Team one-on-ones are a great way to feel your team’s pulse — whether you subscribe to the manager-ownership or the team-ownership school of thought. Here’s a bunch of questions I like or have used over the years to measure the pulse. I tend to pick one or two of these and ask them over and over. The team get used to them and turn up prepared. If you want some variety, pick your every-week questions and then add something different.
Life Balance
People over process. People over all. Everything is people. It’s important to begin by recognizing our teams as people rather than resources. To achieve your goals and to help your team achieve their own goals, they need to have a healthy life outside work.
How are you … really?
What you’re really checking here is whether life outside of work needs some attention. The first answer you get will be trite and quick until your team is used to being asked. Dig deeper. If you need to, provide a scale. “From absolutely rotten, to top-of-the-world, how are you doing outside work?”
If the answer you get here is not positive, ask a follow up like “Is there anything we can do to help”. But don’t ask this unless you’re willing to help.
Fullfillment
The cynic in me enjoys this take on a popular aphorism: Choose a job you love and you’ll have to work every day of your life – because you just turned your favorite hobby into a job and now you can’t escape.
But if you’re turning up to work each day, it would be nice if it was more than a paycheck, right?
What one thing are you most proud of this week?
This is one of my two favorite questions. It’s a great way for you to understand how your team views their own work (you might be proud a feature was released, they might be proud they learned a new way to implement linked lists). But almost more importantly, it’s a good way to force your team to stop a minute and think about their week, recognizing that they achieved something during the week.
What is one thing another team member did this week that they should be proud of?
This is my other favorite.
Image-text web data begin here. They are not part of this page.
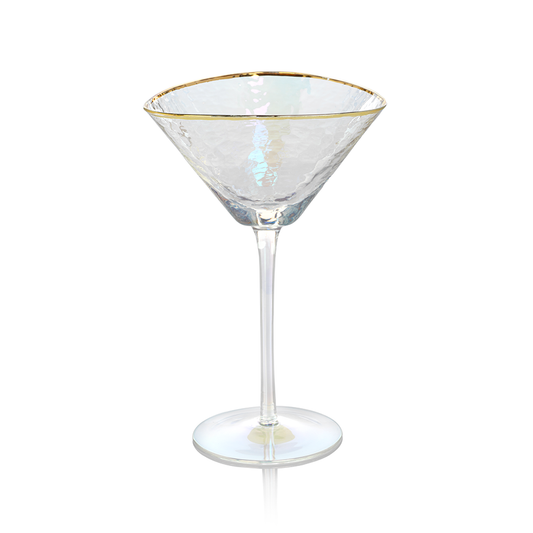 Triangular Martini Glass - Luster with Gold Rim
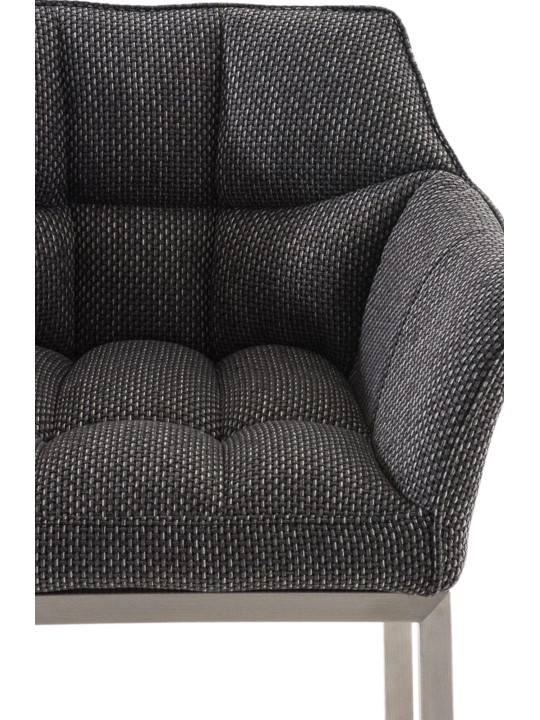 Banqueta alta tecido Damaso E com estrutura de 4 pés, cinza titânio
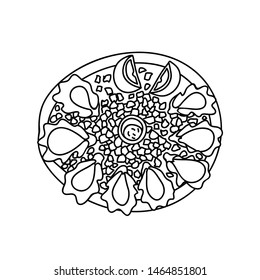 Oysters plate vector illustration. Hand drawn sea food sketch.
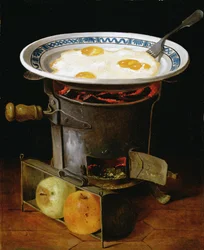 Œufs cuisant sur un poêle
It forces your team to think beyond themselves and to recognize the contribution the rest of their team makes. This has the effect of building cohesion and trust. But here’s the kicker: it gives you a great source of positive feedback you might have otherwise missed.
Did you feel challenged this week?
It’s important to have weeks where we are challenged to stretch beyond our comfortable limits. But like a piece of elastic, it’s important to have weeks where we aren’t, and never to have weeks where we are beyond our capacity. Neither being stretch or being relaxed is healthy in the long term, so this question lets you monitor your team’s challenge levels over time.
Do you feel you got the time to produce your best work?
The ugly truth in most tech companies is that the answer to this question is rarely an honest and emphatic ‘yes’. You’re looking here to uncovering stress and helping your team manage it. As managers we are responsible for a lot of deadline related stress, but we need to uncover anything else that is affecting our teams. Follow up question: how does that make you feel?
Culture and Communication
These questions are around arresting negativity before it becomes an entrenched problem. They require trust, so until you’ve asked them a lot, expect fairly benign answers. But if you want answers, don’t stop asking.
Has anything made you uncomfortable or worried? or Are you hearing any rumors that I can address?
Your team talk to each other and to other teams. Are they hearing rumors that you can address? In an open environment there’s no need for rumors as they can be answered openly. Get on top of issues before they become problems.
Did you have any challenges or conflicts with other team members?
Most people, not just in tech, are terrible at dealing with interpersonal problems. In a work situation they’ll often ignore it until they can’t. And at that point they’ll either leave or attack. Fight or flight. Neither are productive and neither give closure or deal with the issue. As a manager building trust relationships with your team, you are perfectly placed to be the mediator. But until the issues are brought into the light there is nothing to mediate.